**Work to do:** Set out the lines of the material below as a numbered list, beginning with the line containing "What is the spatial" and continuing through the end of the material, leaving out any blank lines.

(Excerpts of spatial question data)
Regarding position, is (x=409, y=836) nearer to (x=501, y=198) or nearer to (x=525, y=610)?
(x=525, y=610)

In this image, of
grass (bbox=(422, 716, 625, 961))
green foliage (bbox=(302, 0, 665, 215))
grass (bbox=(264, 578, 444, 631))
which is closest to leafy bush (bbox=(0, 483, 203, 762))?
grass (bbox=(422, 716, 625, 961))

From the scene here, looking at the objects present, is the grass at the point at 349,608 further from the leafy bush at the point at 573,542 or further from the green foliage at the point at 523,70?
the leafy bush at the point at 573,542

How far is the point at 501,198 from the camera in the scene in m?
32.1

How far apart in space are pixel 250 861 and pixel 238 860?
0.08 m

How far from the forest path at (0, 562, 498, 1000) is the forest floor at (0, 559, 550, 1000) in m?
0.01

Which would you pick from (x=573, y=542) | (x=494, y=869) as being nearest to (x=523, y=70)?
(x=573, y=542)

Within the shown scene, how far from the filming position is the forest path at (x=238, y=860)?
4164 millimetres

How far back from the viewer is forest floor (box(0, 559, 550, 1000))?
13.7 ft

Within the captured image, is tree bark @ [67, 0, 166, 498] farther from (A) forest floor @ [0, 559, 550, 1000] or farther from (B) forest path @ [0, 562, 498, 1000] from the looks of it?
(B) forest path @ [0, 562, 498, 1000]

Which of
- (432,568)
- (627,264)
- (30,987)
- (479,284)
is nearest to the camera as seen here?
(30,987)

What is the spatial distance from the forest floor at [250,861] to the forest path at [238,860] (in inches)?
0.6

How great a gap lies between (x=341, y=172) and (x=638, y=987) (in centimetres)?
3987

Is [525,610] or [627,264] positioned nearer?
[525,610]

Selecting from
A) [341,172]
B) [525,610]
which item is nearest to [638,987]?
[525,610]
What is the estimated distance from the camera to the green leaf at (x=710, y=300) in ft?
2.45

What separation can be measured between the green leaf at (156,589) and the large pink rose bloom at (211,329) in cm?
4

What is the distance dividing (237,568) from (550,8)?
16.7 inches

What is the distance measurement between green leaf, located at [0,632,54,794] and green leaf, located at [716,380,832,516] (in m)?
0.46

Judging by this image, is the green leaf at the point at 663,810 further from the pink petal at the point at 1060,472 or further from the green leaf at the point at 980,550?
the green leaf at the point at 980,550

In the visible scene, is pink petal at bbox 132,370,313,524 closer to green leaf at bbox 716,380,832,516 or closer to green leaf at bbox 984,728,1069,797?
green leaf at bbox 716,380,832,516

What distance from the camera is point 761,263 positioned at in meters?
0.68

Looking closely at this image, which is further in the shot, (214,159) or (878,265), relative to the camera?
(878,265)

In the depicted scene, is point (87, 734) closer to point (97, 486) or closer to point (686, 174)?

**Answer in full:**
1. What is the spatial distance from the forest floor at [250,861] to the forest path at [238,860] (in inches)?
2. 0.6
3. How great a gap lies between (x=341, y=172) and (x=638, y=987) (in centimetres)?
4. 3987
5. Is [525,610] or [627,264] positioned nearer?
6. [525,610]
7. Selecting from
8. A) [341,172]
9. B) [525,610]
10. which item is nearest to [638,987]?
11. [525,610]
12. What is the estimated distance from the camera to the green leaf at (x=710, y=300) in ft?
13. 2.45
14. What separation can be measured between the green leaf at (156,589) and the large pink rose bloom at (211,329) in cm?
15. 4
16. What is the distance dividing (237,568) from (550,8)?
17. 16.7 inches
18. What is the distance measurement between green leaf, located at [0,632,54,794] and green leaf, located at [716,380,832,516] (in m)?
19. 0.46
20. Judging by this image, is the green leaf at the point at 663,810 further from the pink petal at the point at 1060,472 or further from the green leaf at the point at 980,550?
21. the green leaf at the point at 980,550
22. In the visible scene, is pink petal at bbox 132,370,313,524 closer to green leaf at bbox 716,380,832,516 or closer to green leaf at bbox 984,728,1069,797?
23. green leaf at bbox 716,380,832,516
24. What distance from the camera is point 761,263 positioned at in meters?
25. 0.68
26. Looking closely at this image, which is further in the shot, (214,159) or (878,265), relative to the camera?
27. (878,265)
28. In the depicted scene, is point (87, 734) closer to point (97, 486) or closer to point (686, 174)?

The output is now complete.